### Task instructions
Write out all the data again, exactly as it stands.

### Recorded data
++++++++
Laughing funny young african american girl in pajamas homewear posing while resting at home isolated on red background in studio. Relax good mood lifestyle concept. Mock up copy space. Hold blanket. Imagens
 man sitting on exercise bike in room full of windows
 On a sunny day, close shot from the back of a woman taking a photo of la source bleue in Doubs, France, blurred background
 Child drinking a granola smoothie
++++++++
### Response below
Laughing funny young african american girl in pajamas homewear posing while resting at home isolated on red background in studio. Relax good mood lifestyle concept. Mock up copy space. Hold blanket. Imagens
 man sitting on exercise bike in room full of windows
 On a sunny day, close shot from the back of a woman taking a photo of la source bleue in Doubs, France, blurred background
 Child drinking a granola smoothie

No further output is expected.